If Circle Game or Bless the Road pop up on CD or play list, I’m fine… A little pre-empty nest emotional, perhaps, given they are both songs about little ones growing up and away, *sniff*, but, I’m ok. I got this.
10,000 Miles is another story. I don’t play it anymore… unless you count about a half hour ago. Epic fail.
The song wrecks me. Her voice breaks me, the words break my heart, the melody shatters my resolve not to grieve anymore – and all this pisses me off because it’s a beautiful song and needs to be sung.
I get it! Death is part of life! Remembering him in a healthy no-crippling way is a great theory, and I put that into practice. But, do I still want to kick and scream? YES! Because I miss him so much. I’ve forgotten his voice, and that terrifies me. There is all this healthy good stuff and affirmation and celebration and other ‘ions – but it all dissolves when I remember that he’s just. gone.

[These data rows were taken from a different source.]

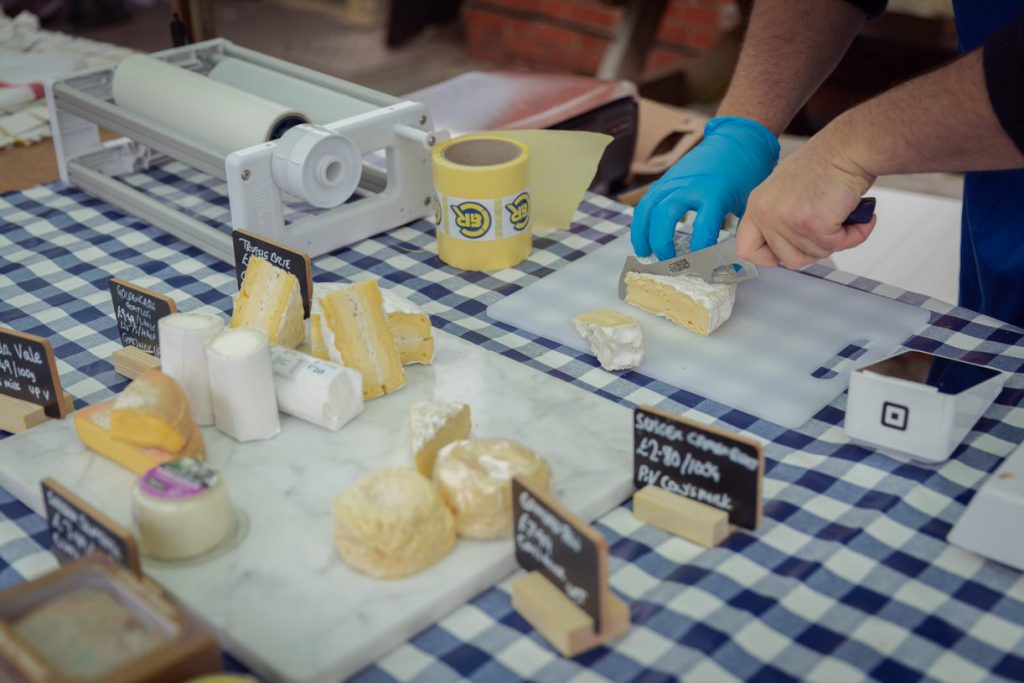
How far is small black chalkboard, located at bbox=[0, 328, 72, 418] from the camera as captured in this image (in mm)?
1263

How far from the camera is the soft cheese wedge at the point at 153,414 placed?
110 centimetres

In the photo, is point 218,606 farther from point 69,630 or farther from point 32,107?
point 32,107

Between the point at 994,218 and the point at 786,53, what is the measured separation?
434 mm

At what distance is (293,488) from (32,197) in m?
1.20

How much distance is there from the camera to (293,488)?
1148mm

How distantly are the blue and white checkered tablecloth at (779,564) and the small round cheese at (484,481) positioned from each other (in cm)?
7

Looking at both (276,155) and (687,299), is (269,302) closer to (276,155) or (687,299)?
(276,155)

That damn song. That’s what started this. My guitar is where I left it. It’s as old as I am, but it’s only been with me for ten years. In its other 29 years, it has surely played out some heartaches. I can hear the damn thing telling me, like those almost imperceptible harmonics, “Keep trying, kid. Just get through the whole thing once. Play it out. It’s not going to always feel like this. I promise. ”
(10,000 Miles in case you were curious.)
you wreck me. xoxox
Beautiful. raw. truth of the human pain spoken. I love you.
Please. Don’t.Ever.Stop.Writing.
powerful, penetrating, sobering. word fail to capture the weight, your brother would be honored to hear the beauty from ashes.